Though, one imagines that if they keep knocking the meetings off the calendar, that Mr. Cunningham's theme may never see the light of day.

It's not like the Council members are overworked to this point of the year.

During the five public sessions that they have held so far this year, the majority have finished in less than forty two minutes, the published Agendas listing only a few items to review, while council members have offered up little in the way of topics for further review or discussion once they are in front of the cameras of the City Hall chamber.

Watching the Council time clock looks like this:

April 3 -- Cancelled
March 20 -- 38 minutes (NCR Timeline)
March 6 -- 50 minutes (NCR Timeline)
February 20 -- 33 minutes (NCR Timeline)
February 6 -- 80 minutes (NCR Timeline)
January 23 -- Cancelled
January 9 -- 41 minutes (NCR Timeline)

The City's council members also hosted a Public Budget Consultation session on March 15th, an event that featured low attendance from the public and lasted all of thirty six minutes.

As it is, in recent years the schedule of meetings has been one of a slow march of reduction, long gone are the days of Council meeting twice a month, a process that once delivered for a total of 24 public opportunities to view the mechanics of civic government.

This year for instance the "scheduled" sessions number at but 20 (and declining fast), with Council only meeting once a month in July, August, September and December.

The reduced amount of time in public session certainly makes for an interesting approach to the concept of openness and transparency, that ever popular theme that most of the current council proclaimed their devotion to during the 2014 Council election.

The brevity of those sessions that they do hold, has also delivered a bit of a trend where there is little in the way of discussion and more in the way of Announcements of late.

For the most part now, what we get is a Council that relays the list of some of the work that they have apparently been addressing outside of the public sessions, with little explanation provided as to how they reached their decisions.

At this current pace of cancellation, the gap between the Closed sessions and the Open and public ones, is something that is certainly starting to shift in the wrong direction.

Considering this percolating approach of ripping up the calendar, the city's residents might want to give some thought to changing the way that we approach pay for Council members, perhaps considering payment on a per meeting basis, rather than with a monthly stipend.

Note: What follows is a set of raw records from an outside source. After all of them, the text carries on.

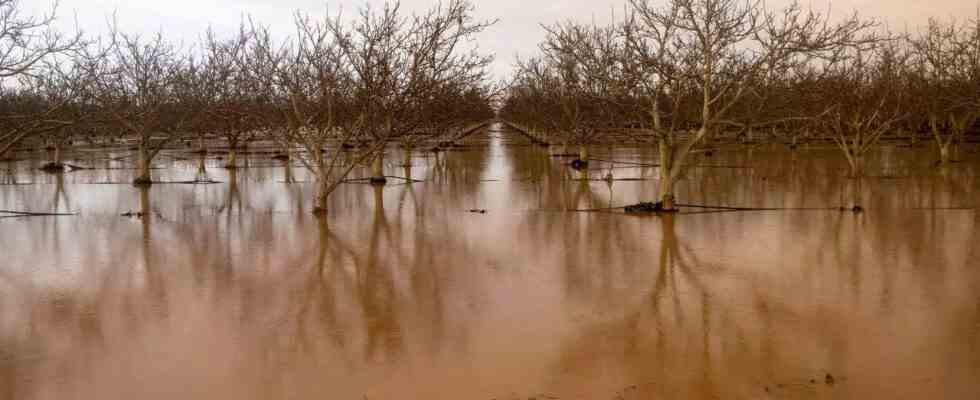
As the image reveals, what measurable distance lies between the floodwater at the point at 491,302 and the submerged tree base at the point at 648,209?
0.69m

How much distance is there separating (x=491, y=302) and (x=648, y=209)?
946 cm

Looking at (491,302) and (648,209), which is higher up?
(648,209)

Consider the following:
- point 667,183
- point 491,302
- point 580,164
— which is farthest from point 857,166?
point 491,302

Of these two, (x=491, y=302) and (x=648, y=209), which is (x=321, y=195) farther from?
(x=491, y=302)

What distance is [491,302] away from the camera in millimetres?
9664

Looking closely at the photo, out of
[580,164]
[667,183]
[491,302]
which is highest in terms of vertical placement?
[580,164]

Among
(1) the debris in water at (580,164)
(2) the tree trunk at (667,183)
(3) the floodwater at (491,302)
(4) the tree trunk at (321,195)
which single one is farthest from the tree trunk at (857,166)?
(4) the tree trunk at (321,195)

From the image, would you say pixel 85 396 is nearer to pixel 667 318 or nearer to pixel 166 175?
pixel 667 318

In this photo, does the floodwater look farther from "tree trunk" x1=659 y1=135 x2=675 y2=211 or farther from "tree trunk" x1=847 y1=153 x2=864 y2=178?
"tree trunk" x1=847 y1=153 x2=864 y2=178

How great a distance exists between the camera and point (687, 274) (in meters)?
11.3

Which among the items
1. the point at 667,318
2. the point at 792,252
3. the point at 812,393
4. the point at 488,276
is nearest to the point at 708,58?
the point at 792,252

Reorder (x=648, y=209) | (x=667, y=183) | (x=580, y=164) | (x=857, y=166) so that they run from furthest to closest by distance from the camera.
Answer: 1. (x=580, y=164)
2. (x=857, y=166)
3. (x=648, y=209)
4. (x=667, y=183)

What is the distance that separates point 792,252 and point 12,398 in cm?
1058

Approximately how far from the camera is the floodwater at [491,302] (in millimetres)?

Should Council keep to this trend of cancelling off the public sessions, we might be able to save enough money that we wouldn't have pay that 1.5 percent tax increase that Council is on the cusp of approving.

Then again if they continue to keep closing the doors to open sessions, one wonders if we should have to pay it at all.

For more items related to City Council issues see our archive page here.


  1. Looks like north coast review won't have anything to whine about this coming week!

  2. Hmm, interesting viewpoint there.

    Never thought keeping the community updated about our elected officials would be considered whining, to each their own.

    Some people like to be informed, others apparently not so much ...


  3. I hope the full-time mayor is keeping himself occupied, it doesn't seem to be very busy down at City hall.

  4. This blog is an important work of journalism keeping Prince Rupert citizens informed of important local issues that the Northern View has little capacity for. Keep up the good work!

  5. This blog is an important work of journalism keeping Prince Rupert citizens informed of important local issues that the Northern View has little capacity for. Keep up the good work!